So, you want to save the world. You envision yourself as Mother Teresa, only better-looking (and possibly male), bringing food and medicine and hope to less developed countries and peoples.
Well, you wouldn’t be the first. Much of the idea of the modern international aid worker came into being in 1961 when President John F. Kennedy established the Peace Corps in the hopes that young Americans would contribute their time and talent to people in need abroad. And, boy, have they: more than 200,000 Peace Corps volunteers have served in 139 countries over the last fifty years.
What do international aid workers actually do? In this career (which you won’t break into without multiple degrees and years of experience, by the way), you’ll be sent to places where folks need help. Maybe you’ll go to a community that’s been decimated by HIV/AIDS and the opportunistic diseases that accompany it. Maybe you’ll go to a war zone. Maybe you’ll go to an overcrowded city where your mission is to get people to use latrines properly so they don’t contaminate the local water supply.
At any rate, you will be sent abroad…and then you will help. The help you’ll provide will depend on your background. Perhaps you’ll serve as a translator, a teacher, or a program administrator. Perhaps you’ll treat patients or build houses, roads, and bridges. Perhaps you’ll dig wells and distribute food.
Wherever you end up, you’ll be there for several months or a year at a time. There probably won’t be much in the way of modern conveniences, and you may even have to skip out on things you take for granted, like sleep and clean underwear. The site where you work may not be dangerous in the least…or it could be incredibly dangerous, like wear-a-bulletproof-vest-to-work violent.
If you go into international aid work, it won’t be just because you believe in helping others. You can do that from the comfort of your suburban neighborhood. You’ll go into international aid work because you also crave interesting experiences. You want to see the world and do something about its manifold problems.
You’ll also be smart, hard-working, and ambitious, because getting into this career field is hard. Everyone wants in, which means aid organizations can afford to be choosy.
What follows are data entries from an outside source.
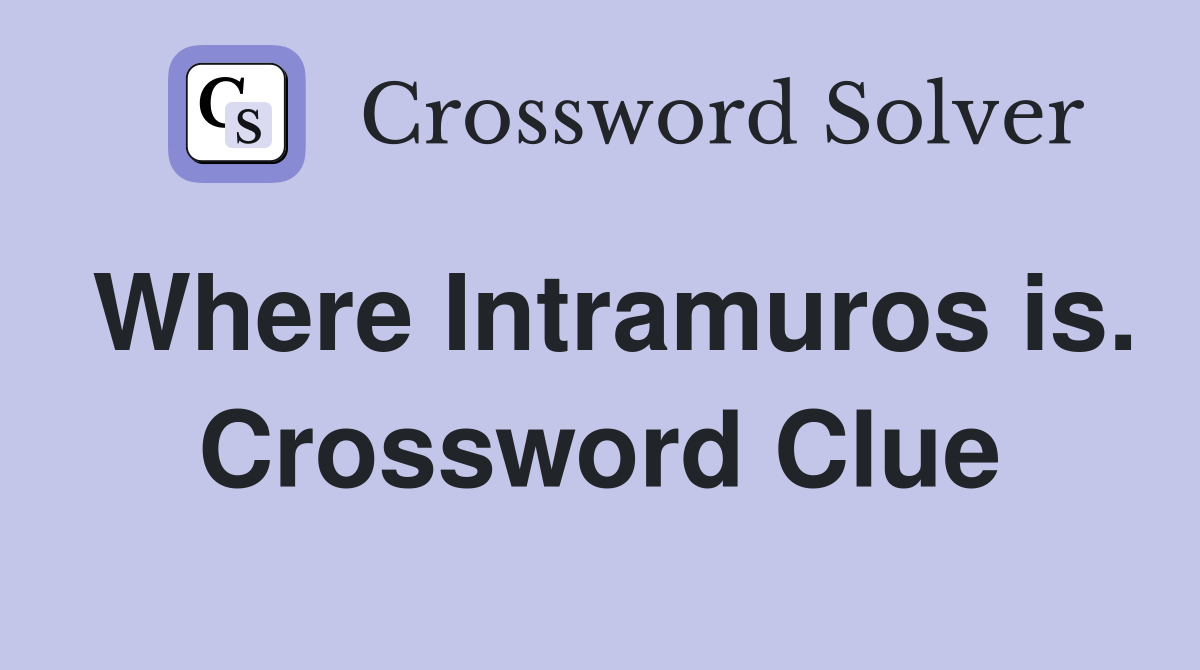 Where Intramuros is. Crossword Clue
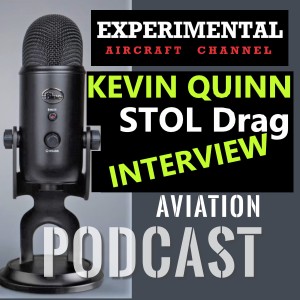 Kevin Quinn - STOL Drags - Flying Cowboy - Aviation INTERVIEW!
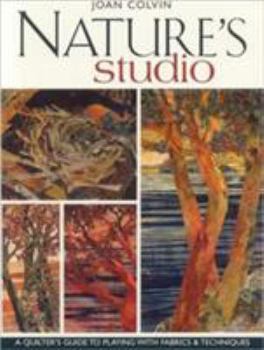 Paperback Nature's Studio: A Quilter's Guide to Playing with Fabrics & Techniques Book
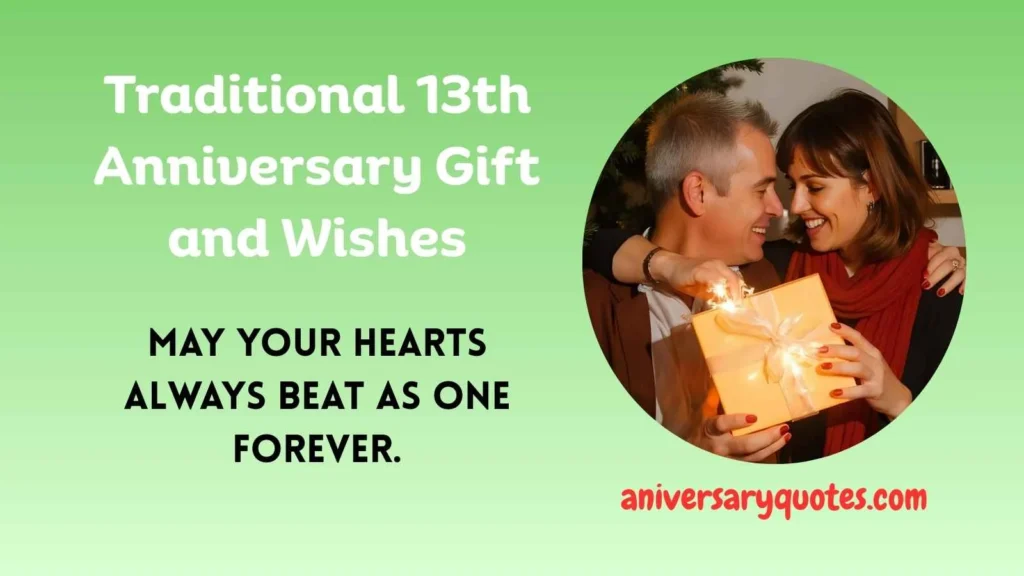 Traditional 13th Anniversary Gift and Wishes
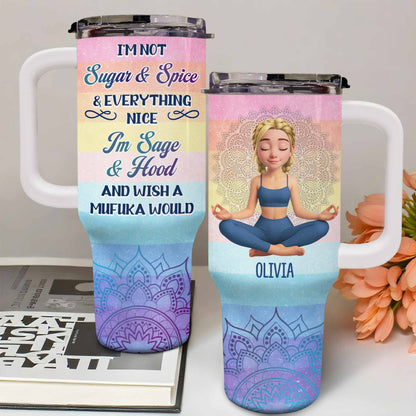 I'm Not Sugar And Spice Sage And Hood Wishes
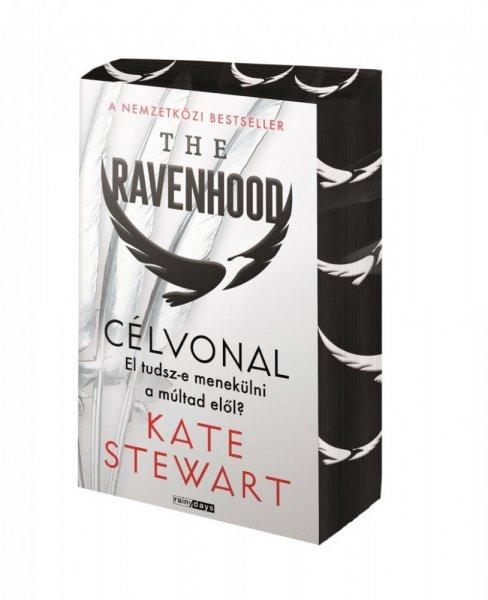 Kate Stewart - The Ravenhood - Célvonal - Éldekorált kiadás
You’ll need to be fluent in more than one language and in possession of a set of practical or technical skills that set you apart from the pack. You’ll need experience, gained either at home or abroad, in helping people. You’ll also probably need a graduate degree.
The amazing thing about international aid work is that there is a variety of organizations out there that you can go and work for. Do you want to help women in central Africa who’ve been raped overcome their trauma? There’s an aid group for that. Do you want to help children who’ve lost their parents in Syria find food, medical assistance, and a safe place to live? There’s an aid group (or twenty) for that. Do you want to teach rural farmers in Central America sustainable farming techniques? There’s an aid group for that.
In other words, if you have a cause you care about and a place in the world where you really want to work, you can likely find an aid organization that will place you there. You probably won’t get paid much; there are, however, other benefits, like not having to pay taxes, you can look forward to. You won’t get to see your family and friends for months at a time, but you’ll bond with your colleagues on-site and maybe have a chance to take a vacation or two to some seriously exotic locales.
And, of course, you’ll get to help people, which is what international aid workers are all about. You’ll have this amazing feeling at the end of the day that you—you!—made a dent in world hunger or poverty or injustice…
Unless you don’t get that feeling. You may discover that some problems are too big to solve. You may discover that corruption is so deeply rooted in the country you’re working in that your aid organization can’t even get its initiatives off the ground. You may find that people back home don’t care in the least about what you care about. You may also be stopped in your tracks by an encounter with malaria or an angry mob that has no regard for your good intentions.
If, at this point, working in the field doesn’t sound like your cup of tea, don’t worry. There are alternatives. You could choose to work in the headquarters or a branch office of an aid organization, so that you’re doing some good without having to leave the comfort of your cubicle. You could choose to work with an aid organization in your own community – there are lots of people in the U.S. who need help, too. Sure, you won’t get to see the world and you may feel like less of a hands-on do-gooder, but the pay is a bit better and your life will be stable enough for you to have a significant other, or at least a pet cat.